## Task
Copy out the records below word for word, starting at the line that contains "Is nightstand (crop(271, 251, 324, 265))" and continuing through the end of the records.

Visual spatial reasoning records:

§

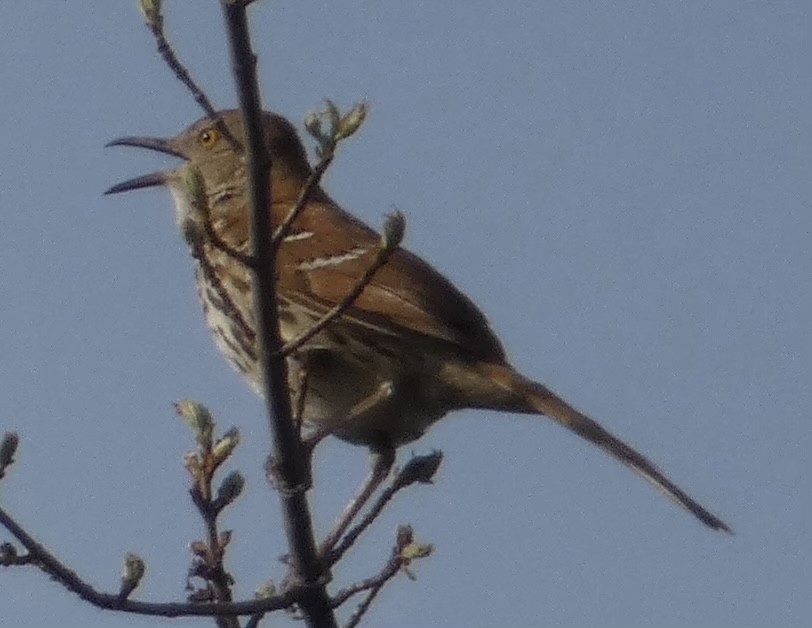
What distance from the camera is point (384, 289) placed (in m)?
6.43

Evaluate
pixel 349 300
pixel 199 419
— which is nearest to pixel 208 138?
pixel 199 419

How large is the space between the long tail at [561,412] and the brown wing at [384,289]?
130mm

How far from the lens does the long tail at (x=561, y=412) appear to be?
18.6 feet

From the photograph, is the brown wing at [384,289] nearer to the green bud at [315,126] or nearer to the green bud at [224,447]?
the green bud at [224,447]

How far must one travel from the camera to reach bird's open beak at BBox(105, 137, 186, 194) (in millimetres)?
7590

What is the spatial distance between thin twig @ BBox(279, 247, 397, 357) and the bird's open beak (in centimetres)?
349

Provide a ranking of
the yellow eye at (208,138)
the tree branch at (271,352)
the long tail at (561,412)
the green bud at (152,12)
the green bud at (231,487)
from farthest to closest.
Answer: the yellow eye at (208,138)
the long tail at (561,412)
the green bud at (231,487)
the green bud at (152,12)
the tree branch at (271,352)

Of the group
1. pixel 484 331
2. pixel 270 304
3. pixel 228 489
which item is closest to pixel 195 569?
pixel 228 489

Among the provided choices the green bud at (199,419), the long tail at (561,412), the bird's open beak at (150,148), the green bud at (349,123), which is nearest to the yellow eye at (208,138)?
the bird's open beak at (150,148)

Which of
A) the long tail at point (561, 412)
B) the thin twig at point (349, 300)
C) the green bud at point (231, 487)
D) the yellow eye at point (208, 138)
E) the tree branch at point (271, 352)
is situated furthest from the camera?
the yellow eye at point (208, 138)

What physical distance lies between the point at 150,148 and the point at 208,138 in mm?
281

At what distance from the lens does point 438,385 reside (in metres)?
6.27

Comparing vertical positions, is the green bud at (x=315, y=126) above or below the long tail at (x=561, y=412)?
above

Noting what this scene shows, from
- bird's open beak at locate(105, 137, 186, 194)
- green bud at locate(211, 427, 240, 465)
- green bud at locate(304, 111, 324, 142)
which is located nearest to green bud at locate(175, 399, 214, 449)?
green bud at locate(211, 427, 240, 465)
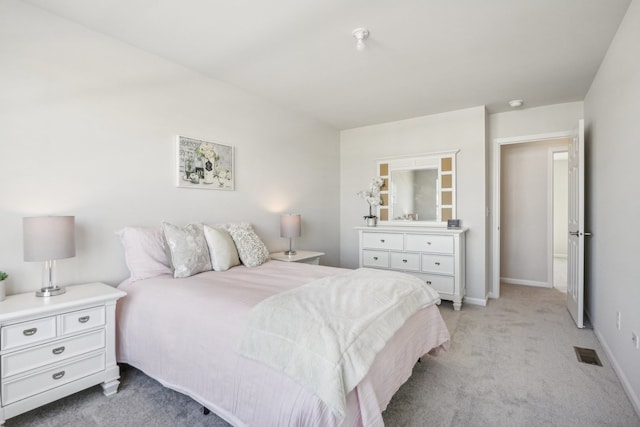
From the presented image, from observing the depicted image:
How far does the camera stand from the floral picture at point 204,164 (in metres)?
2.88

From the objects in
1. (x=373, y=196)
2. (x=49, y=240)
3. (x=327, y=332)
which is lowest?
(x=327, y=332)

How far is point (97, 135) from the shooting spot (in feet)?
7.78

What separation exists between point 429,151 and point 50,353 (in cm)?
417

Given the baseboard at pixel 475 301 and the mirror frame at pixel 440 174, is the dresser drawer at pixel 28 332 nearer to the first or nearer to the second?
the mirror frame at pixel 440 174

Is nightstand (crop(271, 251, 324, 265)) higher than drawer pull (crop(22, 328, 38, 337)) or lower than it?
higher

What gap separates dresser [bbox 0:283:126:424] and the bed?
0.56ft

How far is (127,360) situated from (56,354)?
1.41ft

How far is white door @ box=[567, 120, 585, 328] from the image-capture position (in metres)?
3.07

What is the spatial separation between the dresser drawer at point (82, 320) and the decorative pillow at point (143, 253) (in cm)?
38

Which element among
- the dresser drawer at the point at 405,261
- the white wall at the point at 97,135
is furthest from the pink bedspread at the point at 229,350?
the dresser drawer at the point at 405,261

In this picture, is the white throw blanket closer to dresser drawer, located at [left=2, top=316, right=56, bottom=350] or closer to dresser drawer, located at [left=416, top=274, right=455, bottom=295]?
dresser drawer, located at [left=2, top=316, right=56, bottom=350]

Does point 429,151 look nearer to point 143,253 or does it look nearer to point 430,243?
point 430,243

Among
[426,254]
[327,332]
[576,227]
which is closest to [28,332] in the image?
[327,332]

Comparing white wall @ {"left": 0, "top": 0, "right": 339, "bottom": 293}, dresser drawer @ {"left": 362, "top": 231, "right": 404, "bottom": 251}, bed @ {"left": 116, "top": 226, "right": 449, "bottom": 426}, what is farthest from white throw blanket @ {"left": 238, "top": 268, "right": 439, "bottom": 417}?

§

## Output for this task
Is nightstand (crop(271, 251, 324, 265)) higher than drawer pull (crop(22, 328, 38, 337)) or lower than it?
higher

What gap separates dresser [bbox 0:283:126:424] and the bed?
0.56ft

How far is (127,360) situated from (56,354)?
1.41ft

How far is white door @ box=[567, 120, 585, 328] from the image-capture position (in metres)?
3.07

What is the spatial separation between the dresser drawer at point (82, 320) and the decorative pillow at point (143, 253) (in cm)?
38

Which element among
- the dresser drawer at the point at 405,261
- the white wall at the point at 97,135
is furthest from the pink bedspread at the point at 229,350?
the dresser drawer at the point at 405,261

In this picture, is the white throw blanket closer to dresser drawer, located at [left=2, top=316, right=56, bottom=350] or closer to dresser drawer, located at [left=416, top=274, right=455, bottom=295]?
dresser drawer, located at [left=2, top=316, right=56, bottom=350]

Does point 429,151 look nearer to point 143,253 or does it look nearer to point 430,243?
point 430,243

Among
[426,254]
[327,332]
[576,227]
which is closest to [28,332] in the image?
[327,332]

Comparing white wall @ {"left": 0, "top": 0, "right": 339, "bottom": 293}, dresser drawer @ {"left": 362, "top": 231, "right": 404, "bottom": 251}, bed @ {"left": 116, "top": 226, "right": 449, "bottom": 426}, what is farthest from white throw blanket @ {"left": 238, "top": 268, "right": 439, "bottom": 417}?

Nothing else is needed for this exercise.